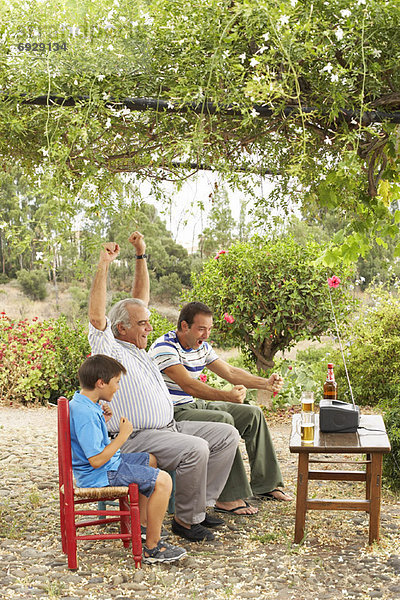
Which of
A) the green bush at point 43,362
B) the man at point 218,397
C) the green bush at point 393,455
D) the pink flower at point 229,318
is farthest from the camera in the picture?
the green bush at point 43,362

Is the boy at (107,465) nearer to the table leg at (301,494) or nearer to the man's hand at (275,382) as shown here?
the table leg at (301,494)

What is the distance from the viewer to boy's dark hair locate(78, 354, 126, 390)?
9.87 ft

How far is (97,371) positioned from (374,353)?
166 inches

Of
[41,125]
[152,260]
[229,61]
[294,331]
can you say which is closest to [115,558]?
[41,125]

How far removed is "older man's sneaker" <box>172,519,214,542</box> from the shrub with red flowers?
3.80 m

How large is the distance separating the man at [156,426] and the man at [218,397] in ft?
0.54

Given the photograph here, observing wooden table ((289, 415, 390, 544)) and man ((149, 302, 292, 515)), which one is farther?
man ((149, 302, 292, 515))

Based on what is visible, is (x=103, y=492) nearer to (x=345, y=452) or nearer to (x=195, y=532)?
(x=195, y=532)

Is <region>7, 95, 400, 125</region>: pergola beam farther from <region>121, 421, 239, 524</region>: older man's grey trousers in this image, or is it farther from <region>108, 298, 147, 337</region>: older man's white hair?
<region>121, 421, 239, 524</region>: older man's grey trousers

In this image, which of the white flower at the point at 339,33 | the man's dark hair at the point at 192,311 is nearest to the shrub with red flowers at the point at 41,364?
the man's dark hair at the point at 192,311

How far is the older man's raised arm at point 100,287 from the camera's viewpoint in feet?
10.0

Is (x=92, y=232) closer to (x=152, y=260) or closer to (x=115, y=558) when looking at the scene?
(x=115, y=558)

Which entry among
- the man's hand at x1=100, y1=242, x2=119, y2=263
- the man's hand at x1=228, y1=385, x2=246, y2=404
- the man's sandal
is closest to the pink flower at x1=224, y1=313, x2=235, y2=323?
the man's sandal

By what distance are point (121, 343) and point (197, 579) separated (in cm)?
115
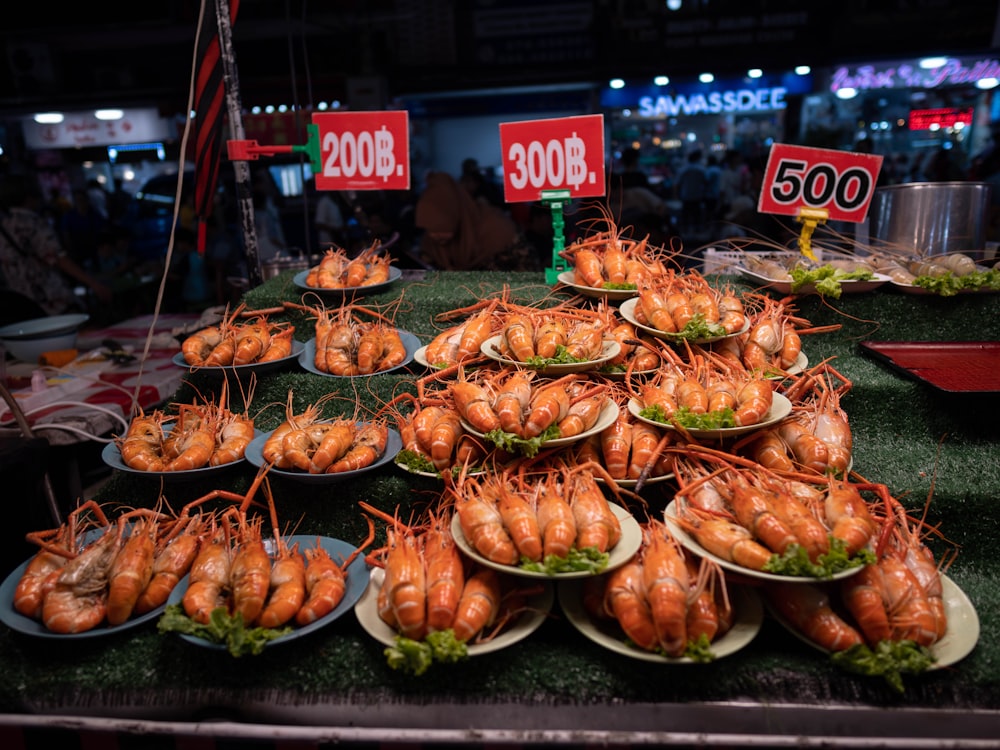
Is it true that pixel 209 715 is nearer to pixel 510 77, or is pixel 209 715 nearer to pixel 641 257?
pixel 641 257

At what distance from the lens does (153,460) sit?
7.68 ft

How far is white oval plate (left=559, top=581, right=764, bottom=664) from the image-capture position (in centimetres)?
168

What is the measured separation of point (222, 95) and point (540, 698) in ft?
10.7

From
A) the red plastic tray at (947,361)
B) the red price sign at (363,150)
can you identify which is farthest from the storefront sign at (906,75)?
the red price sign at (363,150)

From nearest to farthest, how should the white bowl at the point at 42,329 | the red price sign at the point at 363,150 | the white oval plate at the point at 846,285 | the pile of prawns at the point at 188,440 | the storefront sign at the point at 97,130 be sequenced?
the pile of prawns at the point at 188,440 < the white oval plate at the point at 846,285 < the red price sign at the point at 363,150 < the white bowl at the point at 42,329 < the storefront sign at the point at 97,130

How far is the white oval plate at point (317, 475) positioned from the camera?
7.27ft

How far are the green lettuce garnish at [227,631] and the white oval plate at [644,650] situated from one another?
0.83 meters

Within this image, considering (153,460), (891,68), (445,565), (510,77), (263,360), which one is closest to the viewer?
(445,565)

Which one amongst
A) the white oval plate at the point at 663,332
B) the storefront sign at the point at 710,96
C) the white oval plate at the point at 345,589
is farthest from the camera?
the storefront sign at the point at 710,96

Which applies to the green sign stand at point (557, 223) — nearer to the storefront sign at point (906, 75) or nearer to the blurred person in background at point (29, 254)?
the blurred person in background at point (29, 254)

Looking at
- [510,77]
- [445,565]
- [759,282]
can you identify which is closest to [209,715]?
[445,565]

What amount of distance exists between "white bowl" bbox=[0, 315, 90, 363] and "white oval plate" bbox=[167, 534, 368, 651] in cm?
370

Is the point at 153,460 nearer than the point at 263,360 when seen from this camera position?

### Brief
Arrange every line of all the entries above as a numbered list, leaving out the blank lines and the pictures.

### Full output
1. Which of
2. A) the green bush at point 43,362
3. B) the man at point 218,397
4. C) the green bush at point 393,455
5. D) the pink flower at point 229,318
6. is farthest from the camera in the picture?
7. the green bush at point 43,362
8. Is the boy at (107,465) nearer to the table leg at (301,494) or nearer to the man's hand at (275,382) as shown here?
9. the table leg at (301,494)
10. What is the distance from the viewer to boy's dark hair locate(78, 354, 126, 390)?
11. 9.87 ft
12. How far is (97,371) positioned from (374,353)?
13. 166 inches
14. Of
15. [41,125]
16. [152,260]
17. [229,61]
18. [294,331]
19. can you say which is closest to [115,558]?
20. [41,125]
21. How far removed is "older man's sneaker" <box>172,519,214,542</box> from the shrub with red flowers?
22. 3.80 m
23. How large is the distance separating the man at [156,426] and the man at [218,397] in ft?
24. 0.54
25. Given the photograph here, observing wooden table ((289, 415, 390, 544)) and man ((149, 302, 292, 515)), which one is farther?
26. man ((149, 302, 292, 515))
27. Based on what is visible, is (x=103, y=492) nearer to (x=345, y=452) or nearer to (x=195, y=532)?
28. (x=195, y=532)
29. Is <region>7, 95, 400, 125</region>: pergola beam farther from <region>121, 421, 239, 524</region>: older man's grey trousers in this image, or is it farther from <region>108, 298, 147, 337</region>: older man's white hair?
30. <region>121, 421, 239, 524</region>: older man's grey trousers
31. In this image, which of the white flower at the point at 339,33 | the man's dark hair at the point at 192,311 is nearest to the shrub with red flowers at the point at 41,364?
32. the man's dark hair at the point at 192,311
33. How far is the older man's raised arm at point 100,287 from the camera's viewpoint in feet?
34. 10.0
35. Is (x=92, y=232) closer to (x=152, y=260) or closer to (x=115, y=558) when looking at the scene?
36. (x=115, y=558)
37. Which entry among
38. - the man's hand at x1=100, y1=242, x2=119, y2=263
39. - the man's hand at x1=228, y1=385, x2=246, y2=404
40. - the man's sandal
41. is closest to the pink flower at x1=224, y1=313, x2=235, y2=323?
42. the man's sandal
43. By what distance are point (121, 343) and point (197, 579) separated (in cm)?
44. 115
45. Is it true that pixel 209 715 is nearer to pixel 510 77, or is pixel 209 715 nearer to pixel 641 257?
46. pixel 641 257
47. At what distance from the lens does (153,460) sit?
48. 7.68 ft
49. How far is white oval plate (left=559, top=581, right=764, bottom=664) from the image-capture position (in centimetres)?
50. 168
51. What is the measured separation of point (222, 95) and point (540, 698) in ft?
52. 10.7
53. From
54. A) the red plastic tray at (947,361)
55. B) the red price sign at (363,150)
56. can you identify which is farthest from the storefront sign at (906,75)?
57. the red price sign at (363,150)
58. From nearest to farthest, how should the white bowl at the point at 42,329 | the red price sign at the point at 363,150 | the white oval plate at the point at 846,285 | the pile of prawns at the point at 188,440 | the storefront sign at the point at 97,130 be sequenced?
59. the pile of prawns at the point at 188,440 < the white oval plate at the point at 846,285 < the red price sign at the point at 363,150 < the white bowl at the point at 42,329 < the storefront sign at the point at 97,130
60. How far is the white oval plate at point (317, 475) positioned from the camera?
61. 7.27ft
62. How far are the green lettuce garnish at [227,631] and the white oval plate at [644,650] situated from one another?
63. 0.83 meters
64. Within this image, considering (153,460), (891,68), (445,565), (510,77), (263,360), which one is closest to the viewer?
65. (445,565)
66. Which one amongst
67. A) the white oval plate at the point at 663,332
68. B) the storefront sign at the point at 710,96
69. C) the white oval plate at the point at 345,589
70. is farthest from the camera?
71. the storefront sign at the point at 710,96
72. Which applies to the green sign stand at point (557, 223) — nearer to the storefront sign at point (906, 75) or nearer to the blurred person in background at point (29, 254)?
73. the blurred person in background at point (29, 254)
74. Looking at
75. - [510,77]
76. - [445,565]
77. - [759,282]
78. can you identify which is closest to [209,715]?
79. [445,565]
80. What amount of distance exists between "white bowl" bbox=[0, 315, 90, 363] and "white oval plate" bbox=[167, 534, 368, 651] in cm?
81. 370
82. Is the point at 153,460 nearer than the point at 263,360 when seen from this camera position?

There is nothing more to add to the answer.